I am running coinsmack.com, which uses bitcoin micro-transactions to vote things up, and the person who posted
I am working on an automated payout system, and would like to make it fairly instant (the second you get bitcoins on your post, the post will send bitcoins to you).
Can anyone spell out what the most common mining software uses as an algorithm to ignore transactions it deems as likely spam? What is the calculation of the fee required, and is it based on the number of bitcoins in the transaction?
If the transaction has any output less than 0.01 it is considered suspiciously spamlike and will need to provide a fee, at least by most of the software out there (see also: https://en.bitcoin.it/wiki/Transaction_fees
). It isn't just mining nodes you need to worry about, without meeting this anti-DOS rule most nodes won't even forward your transactions along.

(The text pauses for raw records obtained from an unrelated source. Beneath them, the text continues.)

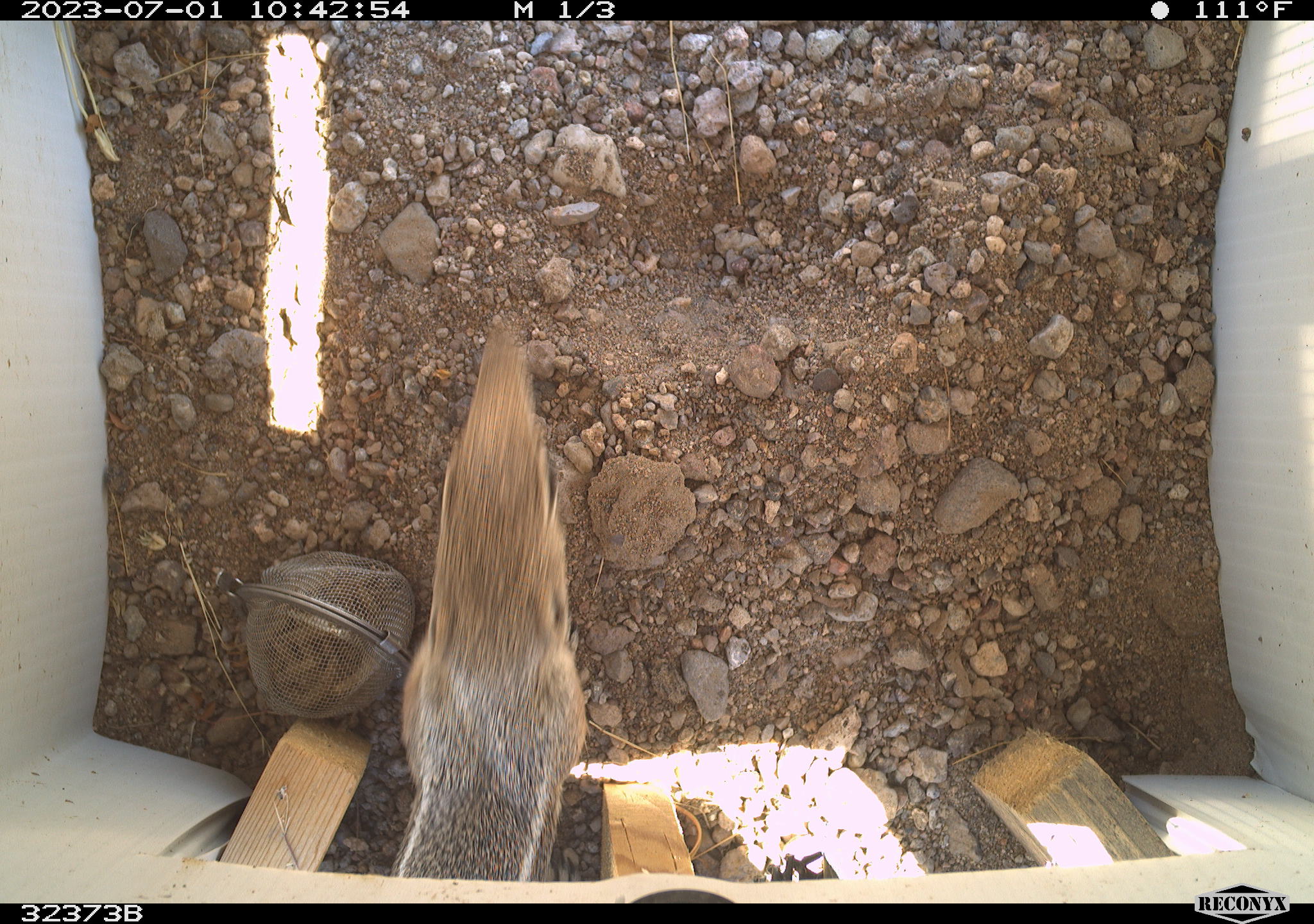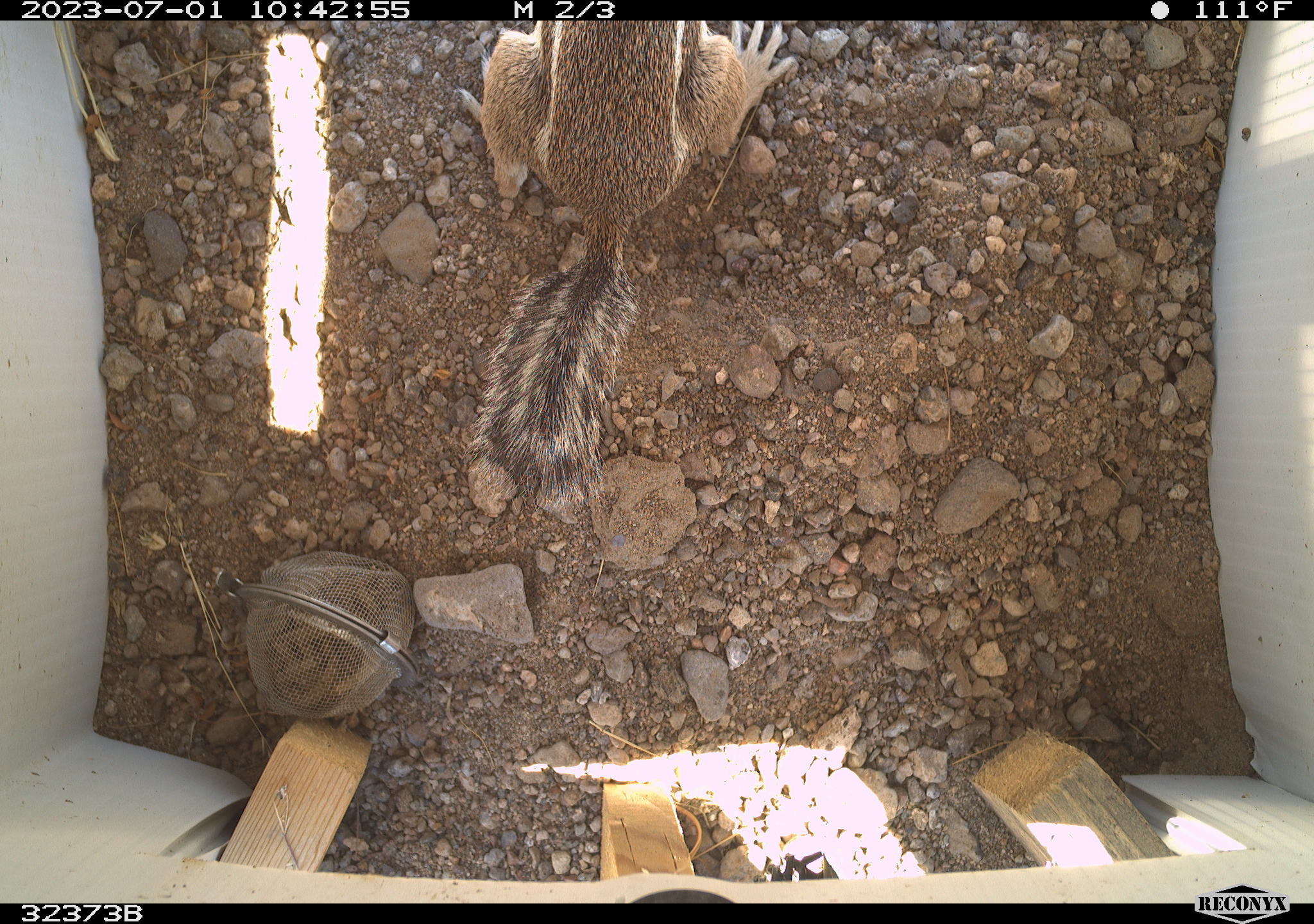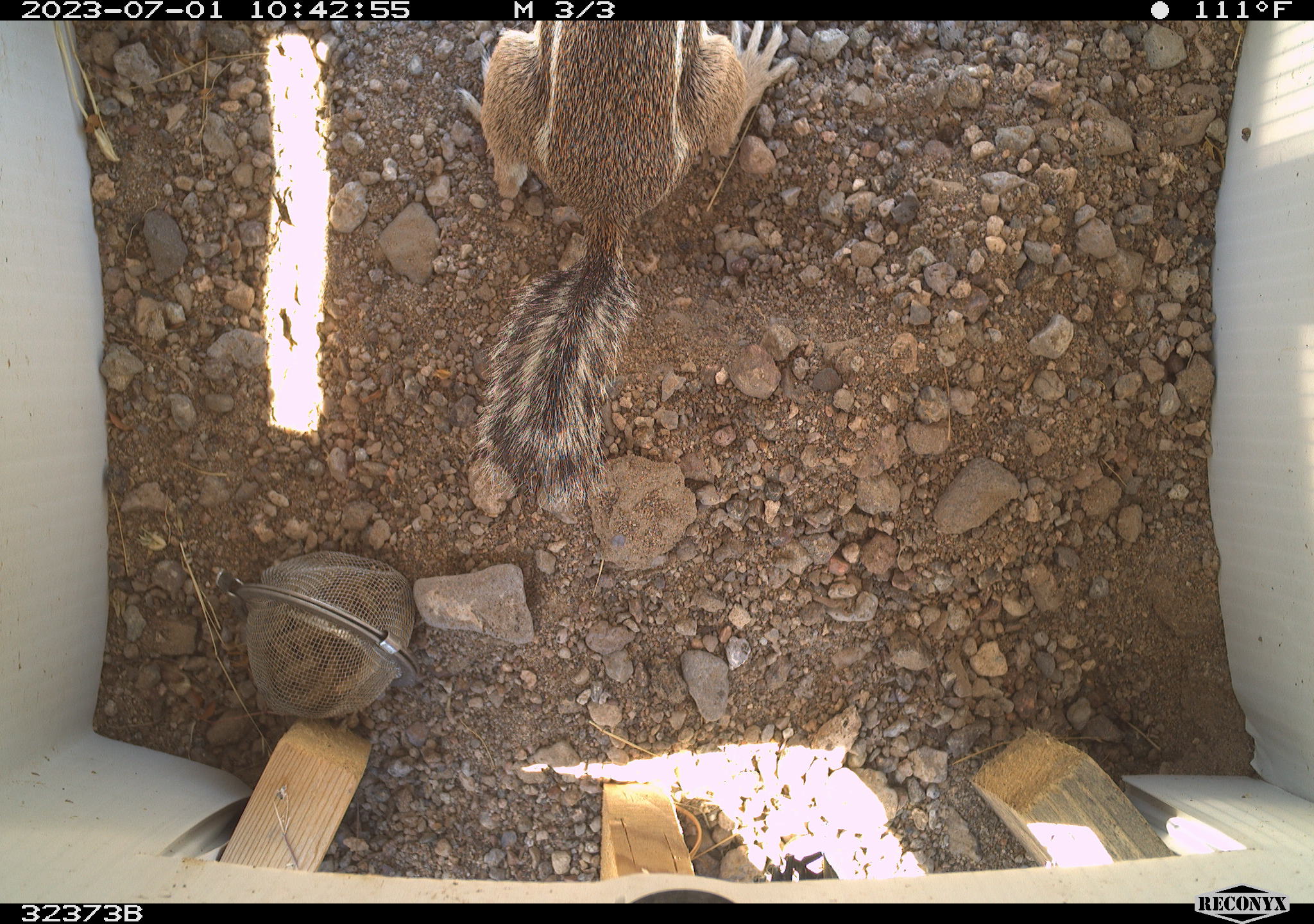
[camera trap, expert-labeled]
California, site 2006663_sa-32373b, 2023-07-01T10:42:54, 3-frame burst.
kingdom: Animalia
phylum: Chordata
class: Mammalia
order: Rodentia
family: Sciuridae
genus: Ammospermophilus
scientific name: Ammospermophilus leucurus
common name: white-tailed antelope squirrel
White-tailed antelope squirrel (Ammospermophilus leucurus).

The unmodified reference client will automatically add the small fees it believes are _required_ by the network due to the anti-dos rules, even if you have paytxfee set to zero.
I encourage you to maintain a balance, and if you have auto-payout only pay when the users hit some fairly large threshold on the order of 0.1 to 1.0. By maintaining some balances and doing bulk operations you'll also increase your ability to use sendmany, which will reduce chain traffic and require less fees from you (less risk of looking spamlike).
A great number of users only run their clients intermittently and if they've been offline for a bit no transaction is going to be instant to their client from their perspective as they'll need to catch up. They probably won't see it at all until it's mined, which may be an especially long time if your payments look spammy. Payments within your system will always look instant to your users of course.
More importantly, you do your users a disservice by paying them tiny amounts frequently. When they go to respend those coins they'll each add to the input data size of their spending transaction— and the user will end up paying more fees overall then if they'd just been paid in bigger chunks a little less frequently.